Diary 2003・3月28日(FRI.)
死霊
河原町のブックファーストに行くと、なんと! 講談社文芸文庫から『死霊』埴谷雄高著が出てをり、ビックリした。とうとう『死霊』まで…と、感慨に耽る。確か生前の埴谷雄高は、自著が文庫になる事を拒んでゐたはずだ。だから私は、埴谷雄高の本はほとんど読んだ事がない。だつて、埴谷雄高のハードカバーって、高価なんですもの。立ち読みで少し読んだくらゐかな。『死霊』に関しても、間違ひなく戦後文学史上に屹立する大怪作であることだし、『死霊』全巻(と言つても未完だけど)を読んでゐる可能涼介から幾度となく話を聞かされ、面白さうだ、いつかは読まなくては、と思ひながら、何度も古本屋で真黒な本を手に取つたのだけれど、結局読まずに今日まで至つてゐる。まあ、そんな本ばつかりだけれどね。で、これを機会にと、購入。今年は、『死霊』を読むか。……それにしても、このブックファーストは、『死霊』が山積みにしてあつたのだけれど、そのコーナーには、『神聖喜劇』大西巨人著も全巻山積みにしてある。店員に変な人でもゐるんでせうか。売れるのか? これらの本。売れるなら、それに越したことはないんですが。

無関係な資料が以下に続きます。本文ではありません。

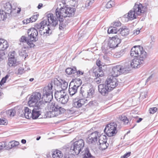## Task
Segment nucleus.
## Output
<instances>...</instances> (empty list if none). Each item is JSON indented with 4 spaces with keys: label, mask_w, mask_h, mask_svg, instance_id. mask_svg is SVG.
<instances>
[{
    "label": "nucleus",
    "mask_w": 158,
    "mask_h": 158,
    "mask_svg": "<svg viewBox=\"0 0 158 158\" xmlns=\"http://www.w3.org/2000/svg\"><path fill=\"white\" fill-rule=\"evenodd\" d=\"M75 8L66 6L63 5L60 8L58 7L56 9V15L59 22V29L63 30L65 27V22H64V18L67 17L73 16L75 13Z\"/></svg>",
    "instance_id": "nucleus-1"
},
{
    "label": "nucleus",
    "mask_w": 158,
    "mask_h": 158,
    "mask_svg": "<svg viewBox=\"0 0 158 158\" xmlns=\"http://www.w3.org/2000/svg\"><path fill=\"white\" fill-rule=\"evenodd\" d=\"M49 99L45 101L46 103L48 102V111L46 113V117L48 118H52L57 116L65 111V109L62 107L57 102H50Z\"/></svg>",
    "instance_id": "nucleus-2"
},
{
    "label": "nucleus",
    "mask_w": 158,
    "mask_h": 158,
    "mask_svg": "<svg viewBox=\"0 0 158 158\" xmlns=\"http://www.w3.org/2000/svg\"><path fill=\"white\" fill-rule=\"evenodd\" d=\"M60 87L62 89L60 90H56L54 94L56 100L62 104H66L68 100V96L64 91L68 87V83L64 80H61Z\"/></svg>",
    "instance_id": "nucleus-3"
},
{
    "label": "nucleus",
    "mask_w": 158,
    "mask_h": 158,
    "mask_svg": "<svg viewBox=\"0 0 158 158\" xmlns=\"http://www.w3.org/2000/svg\"><path fill=\"white\" fill-rule=\"evenodd\" d=\"M47 17L48 24L47 26H46L45 27L46 31H43L44 30H43V29H40L39 30L40 35H43L44 37L49 36L51 34L52 31L50 29V25L55 27L58 24L57 19L52 14H48Z\"/></svg>",
    "instance_id": "nucleus-4"
},
{
    "label": "nucleus",
    "mask_w": 158,
    "mask_h": 158,
    "mask_svg": "<svg viewBox=\"0 0 158 158\" xmlns=\"http://www.w3.org/2000/svg\"><path fill=\"white\" fill-rule=\"evenodd\" d=\"M146 7L143 6L142 4H135L133 8L130 10L127 14L125 15L124 17H127L129 20H132L137 18L138 15H141L145 12Z\"/></svg>",
    "instance_id": "nucleus-5"
},
{
    "label": "nucleus",
    "mask_w": 158,
    "mask_h": 158,
    "mask_svg": "<svg viewBox=\"0 0 158 158\" xmlns=\"http://www.w3.org/2000/svg\"><path fill=\"white\" fill-rule=\"evenodd\" d=\"M41 98V93L39 92H35L32 93V94L29 98L28 102L29 106L30 107H35L37 106H40L43 104L44 106V103L40 101Z\"/></svg>",
    "instance_id": "nucleus-6"
},
{
    "label": "nucleus",
    "mask_w": 158,
    "mask_h": 158,
    "mask_svg": "<svg viewBox=\"0 0 158 158\" xmlns=\"http://www.w3.org/2000/svg\"><path fill=\"white\" fill-rule=\"evenodd\" d=\"M143 53L133 59L130 63L131 67L132 68H138L140 67L144 64L145 60L148 56L146 52Z\"/></svg>",
    "instance_id": "nucleus-7"
},
{
    "label": "nucleus",
    "mask_w": 158,
    "mask_h": 158,
    "mask_svg": "<svg viewBox=\"0 0 158 158\" xmlns=\"http://www.w3.org/2000/svg\"><path fill=\"white\" fill-rule=\"evenodd\" d=\"M121 39L119 38L118 35H116L114 37H112L109 40L107 47H104V48L102 49V51L104 53H107L109 51H108V50L109 49L114 48L118 47V44L121 43Z\"/></svg>",
    "instance_id": "nucleus-8"
},
{
    "label": "nucleus",
    "mask_w": 158,
    "mask_h": 158,
    "mask_svg": "<svg viewBox=\"0 0 158 158\" xmlns=\"http://www.w3.org/2000/svg\"><path fill=\"white\" fill-rule=\"evenodd\" d=\"M94 92L93 88L88 85H83L81 88L79 95L84 98H91L93 97Z\"/></svg>",
    "instance_id": "nucleus-9"
},
{
    "label": "nucleus",
    "mask_w": 158,
    "mask_h": 158,
    "mask_svg": "<svg viewBox=\"0 0 158 158\" xmlns=\"http://www.w3.org/2000/svg\"><path fill=\"white\" fill-rule=\"evenodd\" d=\"M130 69L129 68L126 67L125 66L118 65L114 67L111 72V76L114 77H117L122 73H127Z\"/></svg>",
    "instance_id": "nucleus-10"
},
{
    "label": "nucleus",
    "mask_w": 158,
    "mask_h": 158,
    "mask_svg": "<svg viewBox=\"0 0 158 158\" xmlns=\"http://www.w3.org/2000/svg\"><path fill=\"white\" fill-rule=\"evenodd\" d=\"M85 145L84 140L81 139L74 142L70 148L71 151L76 155L78 154L83 148Z\"/></svg>",
    "instance_id": "nucleus-11"
},
{
    "label": "nucleus",
    "mask_w": 158,
    "mask_h": 158,
    "mask_svg": "<svg viewBox=\"0 0 158 158\" xmlns=\"http://www.w3.org/2000/svg\"><path fill=\"white\" fill-rule=\"evenodd\" d=\"M117 125L115 123H111L106 126L104 130V132L109 137L115 135L117 132Z\"/></svg>",
    "instance_id": "nucleus-12"
},
{
    "label": "nucleus",
    "mask_w": 158,
    "mask_h": 158,
    "mask_svg": "<svg viewBox=\"0 0 158 158\" xmlns=\"http://www.w3.org/2000/svg\"><path fill=\"white\" fill-rule=\"evenodd\" d=\"M53 85L52 83H49L48 85L44 88L43 89V95L42 99H44L45 101H47V99L48 98L49 101H51V98L53 95Z\"/></svg>",
    "instance_id": "nucleus-13"
},
{
    "label": "nucleus",
    "mask_w": 158,
    "mask_h": 158,
    "mask_svg": "<svg viewBox=\"0 0 158 158\" xmlns=\"http://www.w3.org/2000/svg\"><path fill=\"white\" fill-rule=\"evenodd\" d=\"M114 77L111 76H109L105 82L106 85L112 90L116 87L118 84V81Z\"/></svg>",
    "instance_id": "nucleus-14"
},
{
    "label": "nucleus",
    "mask_w": 158,
    "mask_h": 158,
    "mask_svg": "<svg viewBox=\"0 0 158 158\" xmlns=\"http://www.w3.org/2000/svg\"><path fill=\"white\" fill-rule=\"evenodd\" d=\"M38 31L37 29L34 28H31L28 30L27 34L30 41L33 42H35L37 40Z\"/></svg>",
    "instance_id": "nucleus-15"
},
{
    "label": "nucleus",
    "mask_w": 158,
    "mask_h": 158,
    "mask_svg": "<svg viewBox=\"0 0 158 158\" xmlns=\"http://www.w3.org/2000/svg\"><path fill=\"white\" fill-rule=\"evenodd\" d=\"M146 52L143 47L139 46H135L133 47L131 51L130 55L132 57H137L143 52Z\"/></svg>",
    "instance_id": "nucleus-16"
},
{
    "label": "nucleus",
    "mask_w": 158,
    "mask_h": 158,
    "mask_svg": "<svg viewBox=\"0 0 158 158\" xmlns=\"http://www.w3.org/2000/svg\"><path fill=\"white\" fill-rule=\"evenodd\" d=\"M44 107L43 104H41L39 106H37L35 107H33V108L32 110L31 118L33 119H36L38 118L40 115V111L39 110L42 109Z\"/></svg>",
    "instance_id": "nucleus-17"
},
{
    "label": "nucleus",
    "mask_w": 158,
    "mask_h": 158,
    "mask_svg": "<svg viewBox=\"0 0 158 158\" xmlns=\"http://www.w3.org/2000/svg\"><path fill=\"white\" fill-rule=\"evenodd\" d=\"M99 138L98 133L97 131H95L89 135L87 139V142L89 144L94 143L96 142Z\"/></svg>",
    "instance_id": "nucleus-18"
},
{
    "label": "nucleus",
    "mask_w": 158,
    "mask_h": 158,
    "mask_svg": "<svg viewBox=\"0 0 158 158\" xmlns=\"http://www.w3.org/2000/svg\"><path fill=\"white\" fill-rule=\"evenodd\" d=\"M98 88L99 92L104 96L108 95V92L112 90L105 83V84L99 85L98 86Z\"/></svg>",
    "instance_id": "nucleus-19"
},
{
    "label": "nucleus",
    "mask_w": 158,
    "mask_h": 158,
    "mask_svg": "<svg viewBox=\"0 0 158 158\" xmlns=\"http://www.w3.org/2000/svg\"><path fill=\"white\" fill-rule=\"evenodd\" d=\"M86 101L83 98H76L73 100V107L77 108L82 107L85 103V101Z\"/></svg>",
    "instance_id": "nucleus-20"
},
{
    "label": "nucleus",
    "mask_w": 158,
    "mask_h": 158,
    "mask_svg": "<svg viewBox=\"0 0 158 158\" xmlns=\"http://www.w3.org/2000/svg\"><path fill=\"white\" fill-rule=\"evenodd\" d=\"M15 52L13 51L11 53L8 58V64L10 67H14L19 64L18 62H17L15 58L14 54Z\"/></svg>",
    "instance_id": "nucleus-21"
},
{
    "label": "nucleus",
    "mask_w": 158,
    "mask_h": 158,
    "mask_svg": "<svg viewBox=\"0 0 158 158\" xmlns=\"http://www.w3.org/2000/svg\"><path fill=\"white\" fill-rule=\"evenodd\" d=\"M20 41L21 42L25 43L27 44L31 48L33 47L35 45L33 42L30 40L29 37H26L24 36L21 37L20 39Z\"/></svg>",
    "instance_id": "nucleus-22"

あ、さうさう、えー、大家が破産寸前で差押へを食つてゐたレディックビルですが、とうとう競売で売れました。神戸の某会社が買つたさうです。これで一応は落ち着いた、のかな? いやいや、まだ予断は許さない、といふ話もあります。とりあへずは、オパールはこのままレディックビルで営業を続けることが出来さうなのですが…。